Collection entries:
○ ○ ○

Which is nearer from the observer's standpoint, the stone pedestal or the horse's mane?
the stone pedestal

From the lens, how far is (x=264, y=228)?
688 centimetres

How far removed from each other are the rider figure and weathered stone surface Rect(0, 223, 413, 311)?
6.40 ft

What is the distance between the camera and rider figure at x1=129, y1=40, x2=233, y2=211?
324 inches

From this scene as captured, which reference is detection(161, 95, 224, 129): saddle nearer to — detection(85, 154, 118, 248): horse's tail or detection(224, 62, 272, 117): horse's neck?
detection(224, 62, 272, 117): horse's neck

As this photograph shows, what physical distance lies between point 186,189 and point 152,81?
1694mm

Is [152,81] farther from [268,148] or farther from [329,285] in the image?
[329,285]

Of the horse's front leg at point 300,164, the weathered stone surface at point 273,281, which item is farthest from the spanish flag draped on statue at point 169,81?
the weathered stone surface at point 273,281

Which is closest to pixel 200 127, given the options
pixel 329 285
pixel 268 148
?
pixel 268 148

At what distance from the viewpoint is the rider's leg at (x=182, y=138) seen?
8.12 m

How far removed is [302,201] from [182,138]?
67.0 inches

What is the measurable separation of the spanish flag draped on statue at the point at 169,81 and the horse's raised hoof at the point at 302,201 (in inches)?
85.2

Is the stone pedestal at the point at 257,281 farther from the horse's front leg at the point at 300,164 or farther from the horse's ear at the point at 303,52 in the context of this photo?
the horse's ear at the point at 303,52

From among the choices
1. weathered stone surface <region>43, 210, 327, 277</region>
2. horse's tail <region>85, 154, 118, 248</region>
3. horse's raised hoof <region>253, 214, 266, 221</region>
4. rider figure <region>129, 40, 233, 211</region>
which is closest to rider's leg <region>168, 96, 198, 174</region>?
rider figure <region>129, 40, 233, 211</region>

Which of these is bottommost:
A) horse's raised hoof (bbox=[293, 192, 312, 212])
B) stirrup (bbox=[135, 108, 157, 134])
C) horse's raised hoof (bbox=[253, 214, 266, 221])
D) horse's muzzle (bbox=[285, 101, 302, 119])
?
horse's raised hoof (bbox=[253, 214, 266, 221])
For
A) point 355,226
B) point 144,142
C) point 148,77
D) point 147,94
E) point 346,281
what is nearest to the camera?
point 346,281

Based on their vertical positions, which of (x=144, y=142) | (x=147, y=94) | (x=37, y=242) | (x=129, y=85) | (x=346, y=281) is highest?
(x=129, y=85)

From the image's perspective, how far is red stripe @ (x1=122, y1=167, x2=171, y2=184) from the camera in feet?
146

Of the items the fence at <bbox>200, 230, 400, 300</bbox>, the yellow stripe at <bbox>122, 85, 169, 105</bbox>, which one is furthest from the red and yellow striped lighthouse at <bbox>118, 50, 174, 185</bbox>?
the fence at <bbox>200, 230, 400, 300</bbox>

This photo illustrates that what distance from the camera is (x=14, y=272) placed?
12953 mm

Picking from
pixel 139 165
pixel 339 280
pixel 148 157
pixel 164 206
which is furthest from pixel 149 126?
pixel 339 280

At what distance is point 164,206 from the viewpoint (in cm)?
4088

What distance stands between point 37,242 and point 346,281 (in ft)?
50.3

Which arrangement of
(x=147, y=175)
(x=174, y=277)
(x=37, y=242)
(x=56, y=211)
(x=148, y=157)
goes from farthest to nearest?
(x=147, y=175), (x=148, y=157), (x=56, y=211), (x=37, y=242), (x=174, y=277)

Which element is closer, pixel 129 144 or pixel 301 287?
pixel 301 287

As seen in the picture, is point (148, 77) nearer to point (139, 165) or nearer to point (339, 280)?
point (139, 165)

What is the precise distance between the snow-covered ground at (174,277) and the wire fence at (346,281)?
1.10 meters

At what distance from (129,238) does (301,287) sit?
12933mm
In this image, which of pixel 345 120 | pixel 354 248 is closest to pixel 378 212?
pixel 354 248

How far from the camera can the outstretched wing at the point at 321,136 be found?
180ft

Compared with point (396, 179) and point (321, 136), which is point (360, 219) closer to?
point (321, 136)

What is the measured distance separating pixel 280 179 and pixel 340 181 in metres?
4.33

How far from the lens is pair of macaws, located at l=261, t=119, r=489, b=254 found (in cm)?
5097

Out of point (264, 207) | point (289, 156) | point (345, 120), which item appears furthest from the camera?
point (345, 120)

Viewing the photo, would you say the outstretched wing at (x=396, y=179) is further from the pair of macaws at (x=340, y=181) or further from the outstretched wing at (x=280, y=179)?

○ ○ ○

Brief:
Rewrite the collection entries above with each "horse's tail" changed to "tail of the horse", leaving everything else unchanged.

Answer to the problem:
Which is nearer from the observer's standpoint, the stone pedestal or the horse's mane?
the stone pedestal

From the lens, how far is (x=264, y=228)?
688 centimetres

How far removed from each other are the rider figure and weathered stone surface Rect(0, 223, 413, 311)?
6.40 ft

What is the distance between the camera and rider figure at x1=129, y1=40, x2=233, y2=211?
324 inches

From this scene as captured, which reference is detection(161, 95, 224, 129): saddle nearer to — detection(85, 154, 118, 248): tail of the horse or detection(224, 62, 272, 117): horse's neck?
detection(224, 62, 272, 117): horse's neck

As this photograph shows, what physical distance lies between point 186,189 and point 152,81?
1694mm

Is [152,81] farther from [268,148] or farther from [329,285] in the image?
[329,285]

Of the horse's front leg at point 300,164, the weathered stone surface at point 273,281, which item is farthest from the spanish flag draped on statue at point 169,81?
the weathered stone surface at point 273,281

Which is closest to pixel 200 127, given the options
pixel 329 285
pixel 268 148
?
pixel 268 148

At what distance from the viewpoint is the rider's leg at (x=182, y=138) seen?
8.12 m

How far removed is [302,201] from [182,138]?
67.0 inches

What is the measurable separation of the spanish flag draped on statue at the point at 169,81 and the horse's raised hoof at the point at 302,201 (in inches)?
85.2

Is the stone pedestal at the point at 257,281 farther from the horse's front leg at the point at 300,164 or farther from the horse's ear at the point at 303,52 in the context of this photo?
the horse's ear at the point at 303,52

From among the choices
1. weathered stone surface <region>43, 210, 327, 277</region>
2. tail of the horse <region>85, 154, 118, 248</region>
3. horse's raised hoof <region>253, 214, 266, 221</region>
4. rider figure <region>129, 40, 233, 211</region>
which is closest to rider's leg <region>168, 96, 198, 174</region>?
rider figure <region>129, 40, 233, 211</region>

Which of these is bottommost:
A) horse's raised hoof (bbox=[293, 192, 312, 212])
B) stirrup (bbox=[135, 108, 157, 134])
C) horse's raised hoof (bbox=[253, 214, 266, 221])
D) horse's muzzle (bbox=[285, 101, 302, 119])
?
horse's raised hoof (bbox=[253, 214, 266, 221])
For
A) point 355,226
B) point 144,142
C) point 148,77
D) point 147,94
E) point 346,281
what is nearest to the camera?
point 346,281

Based on their vertical positions, which of (x=144, y=142) | (x=147, y=94) | (x=37, y=242) | (x=129, y=85) | (x=346, y=281) is highest?
(x=129, y=85)

From the image's perspective, how far is red stripe @ (x1=122, y1=167, x2=171, y2=184) from the camera in feet?
146

Of the items the fence at <bbox>200, 230, 400, 300</bbox>, the yellow stripe at <bbox>122, 85, 169, 105</bbox>, which one is furthest from the red and yellow striped lighthouse at <bbox>118, 50, 174, 185</bbox>?
the fence at <bbox>200, 230, 400, 300</bbox>

This photo illustrates that what distance from the camera is (x=14, y=272) placed?
12953 mm

Picking from
pixel 139 165
pixel 339 280
pixel 148 157
pixel 164 206
which is furthest from pixel 149 126?
pixel 339 280

At what distance is point 164,206 from the viewpoint (in cm)?
4088

What distance stands between point 37,242 and point 346,281 (in ft)?
50.3

Which arrangement of
(x=147, y=175)
(x=174, y=277)
(x=37, y=242)
(x=56, y=211)
(x=148, y=157)
goes from farthest to nearest?
(x=147, y=175), (x=148, y=157), (x=56, y=211), (x=37, y=242), (x=174, y=277)

Which element is closer, pixel 129 144 or pixel 301 287?
pixel 301 287

As seen in the picture, is point (148, 77) nearer to point (139, 165) or nearer to point (339, 280)?
point (139, 165)

What is the precise distance between the snow-covered ground at (174,277) and the wire fence at (346,281)?
1.10 meters

At what distance from (129,238) does (301,287) sit?
12933mm
In this image, which of pixel 345 120 | pixel 354 248 is closest to pixel 378 212?
pixel 354 248

How far from the camera can the outstretched wing at the point at 321,136 be found?
180ft

Compared with point (396, 179) and point (321, 136), which is point (360, 219) closer to?
point (321, 136)

What is the measured distance separating pixel 280 179 and pixel 340 181 in metres?
4.33

How far from the lens is pair of macaws, located at l=261, t=119, r=489, b=254 found (in cm)?
5097

Out of point (264, 207) | point (289, 156) | point (345, 120), which item appears furthest from the camera?
point (345, 120)

Viewing the photo, would you say the outstretched wing at (x=396, y=179) is further from the pair of macaws at (x=340, y=181) or further from the outstretched wing at (x=280, y=179)?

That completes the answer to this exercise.